Data Science Pipeline seen through liquor law vialations on College Campuses

This will be a tutorial on how to prepare data, perform exploratory analysis, and then properly analyze data through the data science cycle. But, we will be using data bout illegal activity on college campuses to do it.

The data set I have choosen to analyze is from the the US Department of Education Campus Safety and Security website. It was a direct download of multiple csv outlining illegal activity reports from college campuses in the DMV area from 2001-2015. I am only examining acredited four year Universities.

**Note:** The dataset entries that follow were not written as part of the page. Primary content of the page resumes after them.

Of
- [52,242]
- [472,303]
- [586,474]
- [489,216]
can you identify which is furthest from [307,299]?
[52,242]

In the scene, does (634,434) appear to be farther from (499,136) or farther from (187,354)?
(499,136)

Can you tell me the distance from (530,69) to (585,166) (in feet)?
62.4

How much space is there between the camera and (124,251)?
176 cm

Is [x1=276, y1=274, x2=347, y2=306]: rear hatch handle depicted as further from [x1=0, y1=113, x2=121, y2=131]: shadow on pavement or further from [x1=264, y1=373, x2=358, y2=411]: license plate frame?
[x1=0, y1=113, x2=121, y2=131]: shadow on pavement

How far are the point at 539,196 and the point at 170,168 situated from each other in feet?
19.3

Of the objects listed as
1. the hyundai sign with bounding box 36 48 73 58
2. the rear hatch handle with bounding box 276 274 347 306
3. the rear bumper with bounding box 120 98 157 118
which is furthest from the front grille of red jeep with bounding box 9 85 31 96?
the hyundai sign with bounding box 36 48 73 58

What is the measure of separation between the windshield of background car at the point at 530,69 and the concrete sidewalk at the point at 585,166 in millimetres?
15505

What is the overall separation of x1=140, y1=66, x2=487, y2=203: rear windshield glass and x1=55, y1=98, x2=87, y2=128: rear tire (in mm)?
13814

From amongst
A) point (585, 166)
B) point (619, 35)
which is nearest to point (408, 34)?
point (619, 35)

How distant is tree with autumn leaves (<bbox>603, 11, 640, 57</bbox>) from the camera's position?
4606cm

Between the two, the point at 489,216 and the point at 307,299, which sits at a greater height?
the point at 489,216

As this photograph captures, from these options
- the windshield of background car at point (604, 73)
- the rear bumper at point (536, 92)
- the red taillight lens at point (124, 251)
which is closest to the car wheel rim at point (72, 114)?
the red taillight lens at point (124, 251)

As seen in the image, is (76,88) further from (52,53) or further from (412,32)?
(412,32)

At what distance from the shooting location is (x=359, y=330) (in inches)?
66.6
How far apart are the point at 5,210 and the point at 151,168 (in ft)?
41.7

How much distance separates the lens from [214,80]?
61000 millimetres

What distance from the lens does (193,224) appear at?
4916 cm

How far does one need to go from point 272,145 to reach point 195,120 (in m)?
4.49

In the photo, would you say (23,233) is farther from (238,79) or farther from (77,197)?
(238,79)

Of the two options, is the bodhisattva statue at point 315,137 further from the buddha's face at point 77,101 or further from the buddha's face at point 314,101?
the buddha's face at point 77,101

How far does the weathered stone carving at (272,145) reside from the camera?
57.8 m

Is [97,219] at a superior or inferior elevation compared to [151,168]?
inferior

The sections will be divided as:

I. Data Curation, Parsing, and Management

II. Exploratory Data Analysis

III. Hypothesis testing and machine Learning

I. Data Curation, Parsing, and Management

Data curation, parsing, and management is the first step in the data science cycle. It is important to but the data in a format that can be used during analysis, is clean, and adheres to the tidy data principle. How can we gain insights from data if the data is messy, unorganized, and full of holes (NaNs)?

I first dropped data points that did not have enough information in them. All data on sexual assaunt have only recently been made avaliable. So unfortunately, there was not enough data to use to make gain real insights, and those columns were dropped. I also dropped columns from two of the tables that appeared multiple times, that way when I joined there wouldn't be a bunch of columns repetitive columns. In addition, I organized columns so that they would make more sense when joined together.

I then merged all the tables by their Department of Education ID and Year.

In [69]:
import pandas as pd
arrests = pd.read_csv("Arrests_On_campus.csv")
criminal_offenses = pd.read_csv("Criminal_Offenses_On_campus.csv")
disciplinary_actions = pd.read_csv("Disciplinary_Actions_On_campus.csv")
#dropping unnecessary columns
arrests.drop(['Campus ID', ' Campus Name'], axis=1, inplace = True)
criminal_offenses.drop(['Campus ID', 'Rape', 'Fondling', 'Statutory rape', 'Incest',
                                           'Institution name', 'Institution Size'], axis=1, inplace = True)
disciplinary_actions.drop(['Institution name','Campus ID',' Campus Name', 'Institution Size'], axis=1, inplace=True)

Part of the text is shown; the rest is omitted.